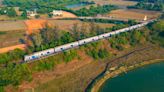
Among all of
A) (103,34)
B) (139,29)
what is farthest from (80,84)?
(139,29)

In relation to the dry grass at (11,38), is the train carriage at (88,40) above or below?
above

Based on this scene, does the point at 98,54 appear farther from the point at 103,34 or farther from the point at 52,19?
the point at 52,19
-------------------------
_Work to be completed_
Print all of the entries above verbatim, omitting the pictures.

_Solution for this problem_
Among all of
A) (103,34)
B) (139,29)
what is farthest from (80,84)?
(139,29)

In relation to the dry grass at (11,38), is the train carriage at (88,40) above or below?
above

Based on this scene, does the point at 98,54 appear farther from the point at 103,34 or farther from the point at 52,19?
the point at 52,19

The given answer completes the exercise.